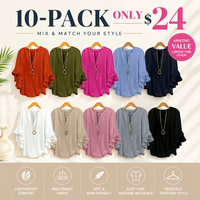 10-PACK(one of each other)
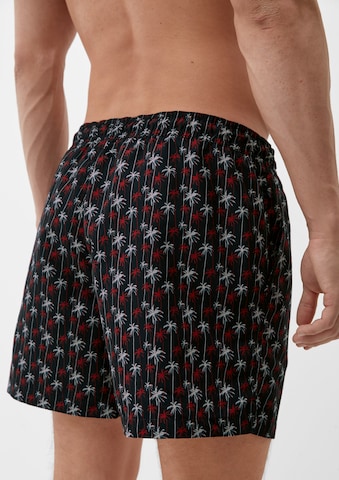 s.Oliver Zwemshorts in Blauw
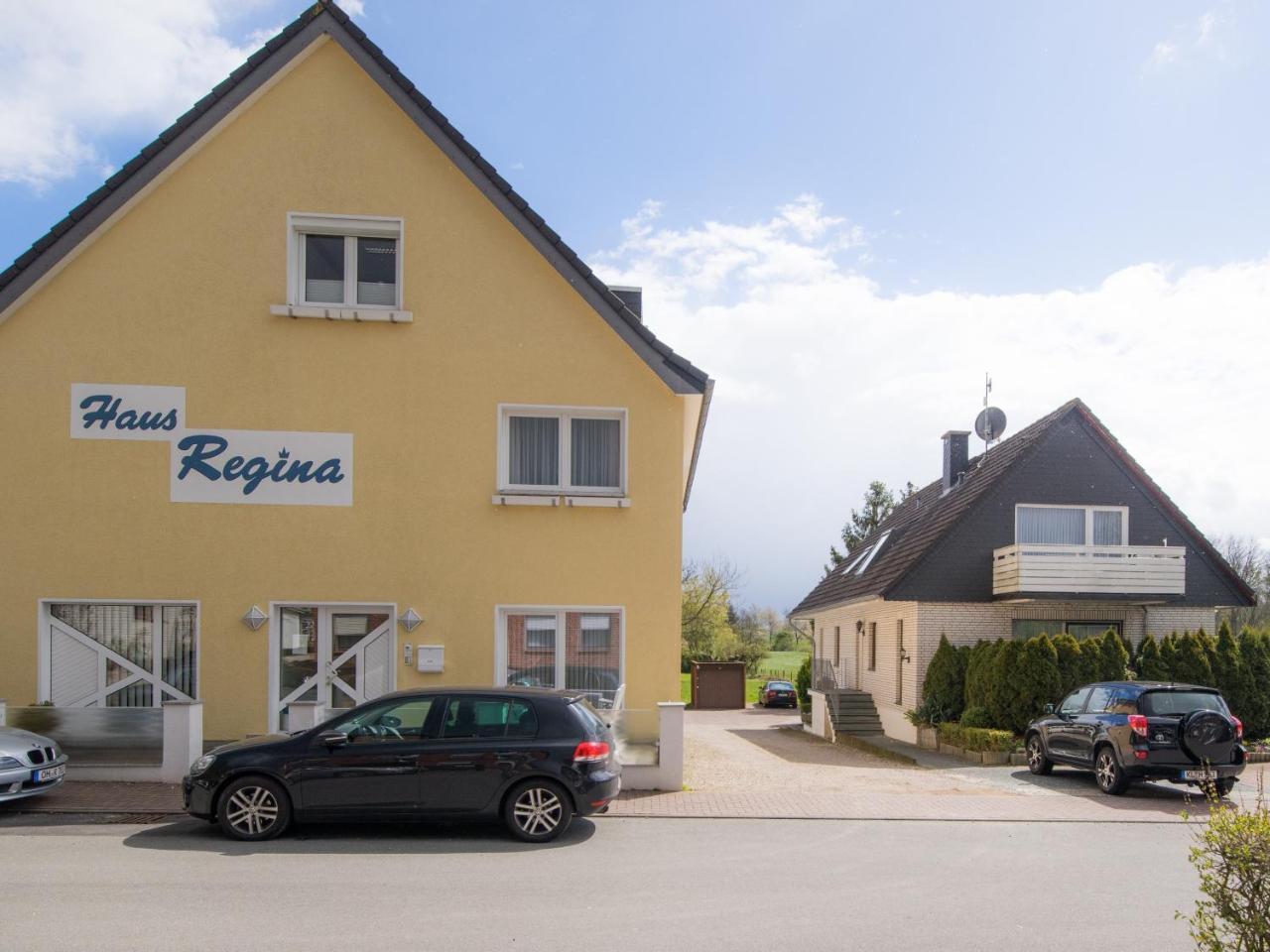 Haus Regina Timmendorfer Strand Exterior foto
---
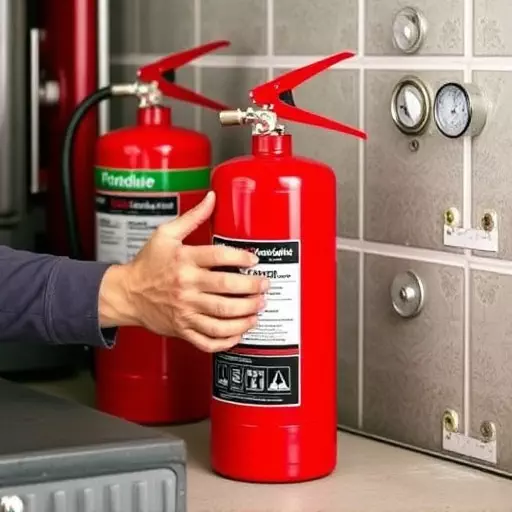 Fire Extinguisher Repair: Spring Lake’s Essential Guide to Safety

▶ **Work instruction**: Range to copy from the records above: the line containing "10-PACK(one of each other)" to the line containing "Haus Regina Timmendorfer", both included. Output those lines exactly and only those, skipping pictures.

▶ **Finished exercise**:
 10-PACK(one of each other)
 s.Oliver Zwemshorts in Blauw
 Haus Regina Timmendorfer Strand Exterior foto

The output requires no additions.